The series spends its time showing off dogfights and aerial combat maneuvers, and absurd comedy fills any downtime. Not the “oh, no! He touched my breast! I will now punch him” style of comedy that anime invented in the 70’s and 80’s and perfected in the 90’s, but the far side of bawdy comedy that will get giggles but not eye rolling. The animation and character designs are by one Yuji Moriyama, who worked on Macross Plus, Wings Of Honneamise and, most importantly, my favourite 1980’s anime movie: Project A-Ko. Moriyama just loves the female form and he also likes planes, so really, we know how this show should pan out. The action won’t be up to Top Gun’s level but it takes a decent stab at it. Moriyama does an excellent job at directing, blending the aerial combat sequences with a nice mix of the serious and the casual on the ground. I mean serious in the sense of the crossroads the characters find themselves in, which get resolved too easily for my liking and thereby negates their point, and casual in the sense that nothing is off limits. Threatening to derail the cheesecake and fan service angles is the recurring idea that women in Japan, especially in the military, face a constant glass ceiling. It also touches off the idea that ordinary Japanese people don't like it when their own act worse than the guests. 

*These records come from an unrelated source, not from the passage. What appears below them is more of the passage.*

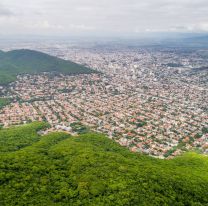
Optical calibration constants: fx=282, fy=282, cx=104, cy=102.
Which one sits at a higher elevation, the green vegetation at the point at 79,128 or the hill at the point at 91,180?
the hill at the point at 91,180

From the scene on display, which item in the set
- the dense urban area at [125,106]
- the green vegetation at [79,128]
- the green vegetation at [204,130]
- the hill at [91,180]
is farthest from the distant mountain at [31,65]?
the hill at [91,180]

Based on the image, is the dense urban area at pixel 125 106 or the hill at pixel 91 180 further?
the dense urban area at pixel 125 106

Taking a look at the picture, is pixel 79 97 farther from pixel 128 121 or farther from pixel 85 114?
pixel 128 121

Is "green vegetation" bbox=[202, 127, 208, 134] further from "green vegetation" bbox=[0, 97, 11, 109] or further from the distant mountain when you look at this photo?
the distant mountain

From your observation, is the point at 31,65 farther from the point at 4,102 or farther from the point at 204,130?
the point at 204,130

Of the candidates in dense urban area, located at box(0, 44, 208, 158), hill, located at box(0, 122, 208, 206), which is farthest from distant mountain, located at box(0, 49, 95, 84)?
hill, located at box(0, 122, 208, 206)

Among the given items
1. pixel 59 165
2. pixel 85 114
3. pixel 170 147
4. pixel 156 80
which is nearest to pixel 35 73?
pixel 156 80

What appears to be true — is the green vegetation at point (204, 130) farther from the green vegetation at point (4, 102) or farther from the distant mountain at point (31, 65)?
the distant mountain at point (31, 65)
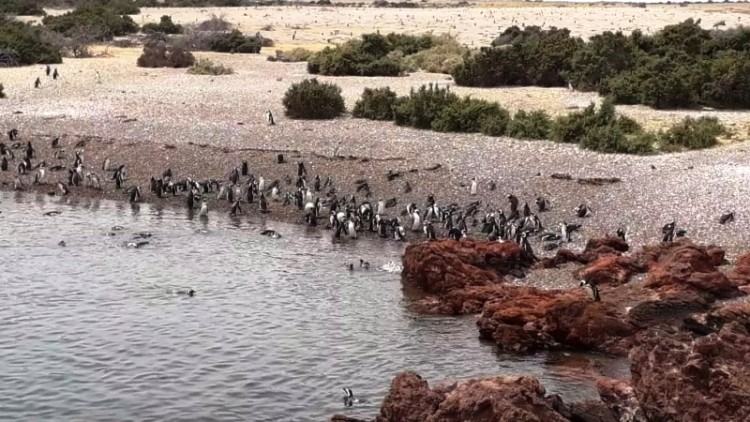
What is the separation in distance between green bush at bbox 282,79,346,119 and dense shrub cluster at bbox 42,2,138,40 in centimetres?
2629

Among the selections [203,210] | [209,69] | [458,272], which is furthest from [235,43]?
[458,272]

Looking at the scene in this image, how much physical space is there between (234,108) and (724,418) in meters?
25.7

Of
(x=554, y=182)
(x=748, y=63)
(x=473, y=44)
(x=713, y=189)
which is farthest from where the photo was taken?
(x=473, y=44)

My favourite episodes are the hot springs episode which sets a new record for the most flesh seen outside of an Ikki-Tousen broadcast and the episode where the American combat stunt team comes to compete against the 801st. The amount of casual racism in that one impresses me every time I think about it. From the pidgin English to the all-out insults directed at our amazing Japanese team, it’s a marvel. If the series had less comedy and more serious drama, then I would say it was the airplane version of Patlabor. As it is, Airbats is a curio, and as such, it probably cannot be exploited for more than a great evening or rainy afternoon (although the Ramen episode is excellent enough to be a viewing experience on its own).

Some things I must address about the ADV release from 2002: first of all, ADV must have known having the word TTS in the title would lead to double takes. The original title in Japanese translates as The Blue Sky Girls Squad, so I refuse to believe Matt Greenfield and John Ledford didn’t know what they doing there. Secondly: the dub. Oh My God. This is the most amazing dub I have heard ADV do. On one side, we have Sascha Biesi as Haneda and Stacey Sperling as Mitaka just playing it straight and getting on with it. On the other side, David Arnsberger as Captain Konishi sounds like an East Coast surfer version of Patrick Warburton. He is the highlight of the dub and only equalled by Norio Wakamoto in the Japanese track. Then we have Maxine O as Yoko Shimorenjaku. If it’s possible to find a Texan version of Mister Hanky, they found her. Maxine O’s voice is so shrill and grating that by the end of the series you’ve become numb to the pain. Rewatching it in Japanese, I still hear Maxine O’s version. Amazing, simply amazing. I actually prefer the English dub over the Japanese one. I never thought I would like it that much.

The series is one that I've had my eye on for ages. It was actually the first one I imagined would be a perfect fit for this column. Happily, I can say that I was correct. This is a series that was probably popular for five minutes when it was released and then forgotten. It deserves to be found again and maybe even rescued by someone like Discotek or maybe even Sentai. In the end, Airbats should have lead to more material; it’s a shame that it didn’t and that this is all we enjoy. As it is, Airbats can be find on Amazon Marketplace (though I wouldn’t say one price of $159 is worth it) or for small-ish prices. Have a gander, it’s on day release from the Trap Door.